Dan Webb, chairman of Winston & Strawn LLP legal firm, said that he had never seen such a defamatory campaign with the scope, length and amount of people affected as he talked about the $1.2 billion dollar lawsuit that Beef Products Inc. filed against ABC News yesterday. The suit, which is also asking for punitive damages, was filed in the South Dakota circuit court and named American Broadcasting Companies Inc. and ABC News Inc. as defendants, as well as reporters Diane Sawyer, Jim Avila and David Kerley as well as Gerald Zirnstein, Carl Custer and Kit Foshee, all of whom contributed to the alleged defamatory broadcasts.
BPI has counted nearly 200 alleged defamatory statements against the company and its lean, finely textured beef (LFTB), both in televised broadcasts and online reports. The statements were made in the midst of a consumer outcry against LFTB, which critics named “pink slime.” Webb mentioned in a press confreence yesterday that ABC called the product “pink slime” more than 130 times.

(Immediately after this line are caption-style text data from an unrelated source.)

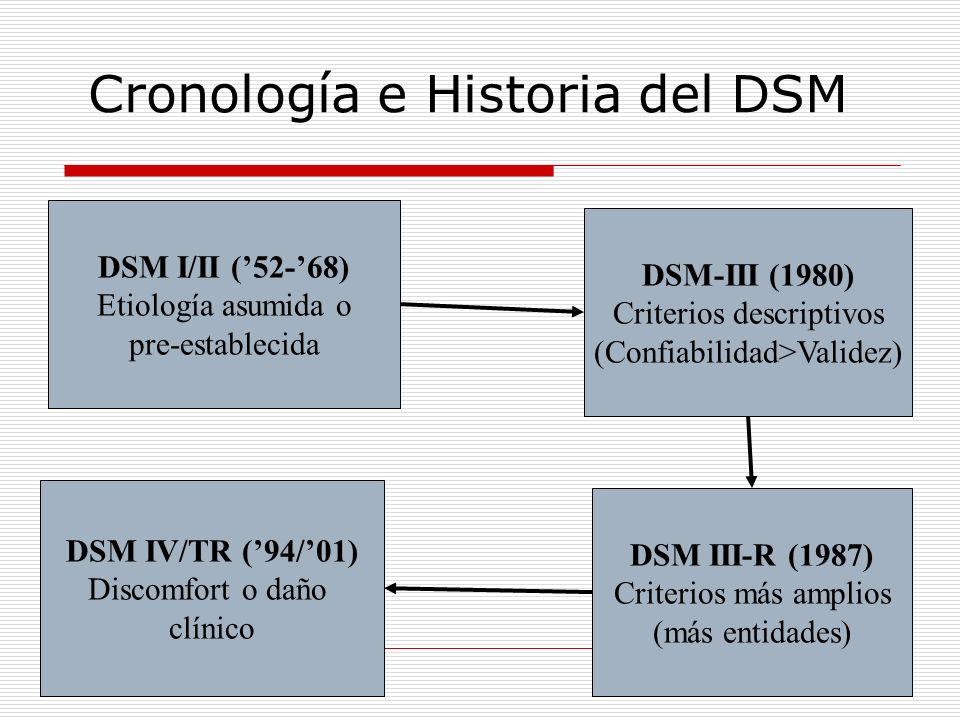 Cronología e Historia del DSM DSM I/II (52-68) Etiología asumida o pre-establecida DSM-III (1980) Criterios descriptivos (Confiabilidad>Validez) DSM I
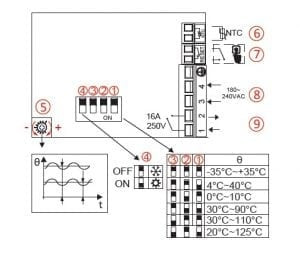 Electronic thermostat, multi range, control and manual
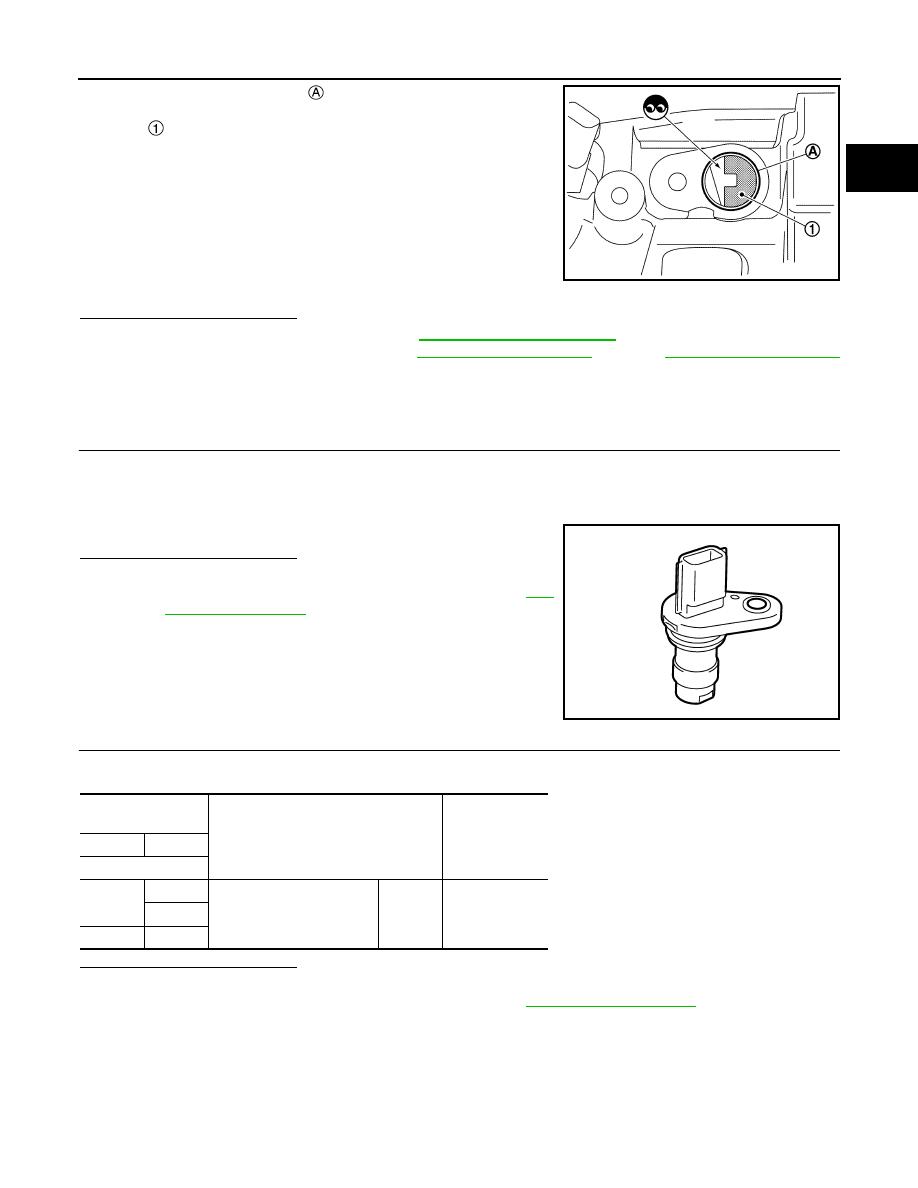 Nissan Sentra Service Manual: P0335 CKP Sensor (POS)
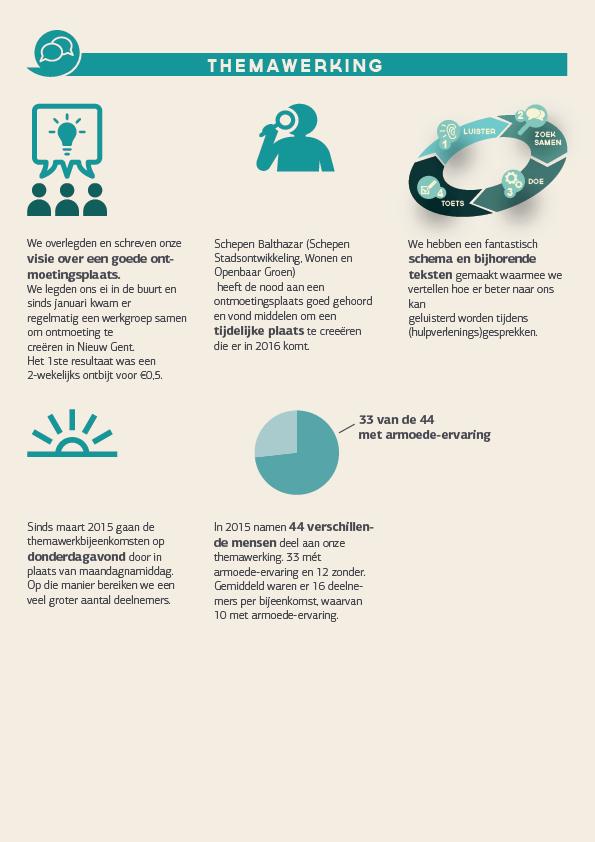 2015-jaarverslag-De-Zuidpoort-3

The net effect of the coverage was that consumers lost confidence in LFTB and became convinced that the product was unsafe. As a result, said Craig Letch, director of food safety and quality assurance, BPI, 30 years' of hard work and success were undermined in less than 30 days of news coverage. BPI has closed three of its four processing plants and let go of approximately 700 employees. The company lost about 80 percent of its business due to the outcry against LFTB, he said.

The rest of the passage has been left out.